## Short problem
All entries should be output exactly as they stand.

## Dataset excerpts
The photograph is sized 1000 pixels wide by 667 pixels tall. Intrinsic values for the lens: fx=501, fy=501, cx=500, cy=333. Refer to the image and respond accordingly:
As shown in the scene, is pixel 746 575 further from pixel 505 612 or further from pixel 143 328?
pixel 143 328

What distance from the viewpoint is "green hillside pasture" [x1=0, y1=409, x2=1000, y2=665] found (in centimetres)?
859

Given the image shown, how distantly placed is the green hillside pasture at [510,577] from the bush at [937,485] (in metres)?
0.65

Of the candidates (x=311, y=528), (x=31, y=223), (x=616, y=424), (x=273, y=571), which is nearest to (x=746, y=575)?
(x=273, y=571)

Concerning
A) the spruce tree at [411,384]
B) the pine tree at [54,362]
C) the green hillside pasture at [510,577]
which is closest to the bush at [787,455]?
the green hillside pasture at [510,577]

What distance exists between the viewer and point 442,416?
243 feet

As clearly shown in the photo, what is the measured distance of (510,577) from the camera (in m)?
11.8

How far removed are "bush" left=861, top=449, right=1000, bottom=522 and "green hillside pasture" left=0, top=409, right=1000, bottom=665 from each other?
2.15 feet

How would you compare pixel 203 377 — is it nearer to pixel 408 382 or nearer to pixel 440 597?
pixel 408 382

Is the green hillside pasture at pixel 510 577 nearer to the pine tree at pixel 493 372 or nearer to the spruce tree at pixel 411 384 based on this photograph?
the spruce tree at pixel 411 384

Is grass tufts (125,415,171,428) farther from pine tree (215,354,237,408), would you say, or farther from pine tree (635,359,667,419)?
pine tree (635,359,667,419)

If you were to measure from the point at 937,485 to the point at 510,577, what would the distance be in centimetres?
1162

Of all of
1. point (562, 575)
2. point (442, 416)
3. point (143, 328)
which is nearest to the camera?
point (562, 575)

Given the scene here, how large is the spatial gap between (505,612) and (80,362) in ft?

## Answer below
The photograph is sized 1000 pixels wide by 667 pixels tall. Intrinsic values for the lens: fx=501, fy=501, cx=500, cy=333. Refer to the image and respond accordingly:
As shown in the scene, is pixel 746 575 further from pixel 505 612 or further from pixel 143 328?
pixel 143 328

What distance from the viewpoint is "green hillside pasture" [x1=0, y1=409, x2=1000, y2=665] found (in centimetres)?
859

Given the image shown, how distantly placed is the green hillside pasture at [510,577] from the bush at [937,485] (in metres)?
0.65

Of the candidates (x=311, y=528), (x=31, y=223), (x=616, y=424), (x=273, y=571), which is nearest to (x=746, y=575)?
(x=273, y=571)

Concerning
A) the spruce tree at [411,384]
B) the pine tree at [54,362]
C) the green hillside pasture at [510,577]
which is closest to the bush at [787,455]?
the green hillside pasture at [510,577]

What distance exists between the viewer and point 442,416?
243 feet

As clearly shown in the photo, what is the measured distance of (510,577) from the camera (in m)?
11.8

How far removed are "bush" left=861, top=449, right=1000, bottom=522 and "green hillside pasture" left=0, top=409, right=1000, bottom=665 from each other?
2.15 feet

How would you compare pixel 203 377 — is it nearer to pixel 408 382 or nearer to pixel 440 597?
pixel 408 382

Is the green hillside pasture at pixel 510 577 nearer to the pine tree at pixel 493 372 or nearer to the spruce tree at pixel 411 384 based on this photograph?
the spruce tree at pixel 411 384

Is grass tufts (125,415,171,428) farther from pine tree (215,354,237,408), would you say, or farther from pine tree (635,359,667,419)?
pine tree (635,359,667,419)

If you were to measure from the point at 937,485 to the point at 510,577, what would the distance be in centimetres?
1162

Of all of
1. point (562, 575)
2. point (442, 416)
3. point (143, 328)
which is nearest to the camera?
point (562, 575)

Given the scene here, how large is the spatial gap between (505,612) and (80,362) in ft?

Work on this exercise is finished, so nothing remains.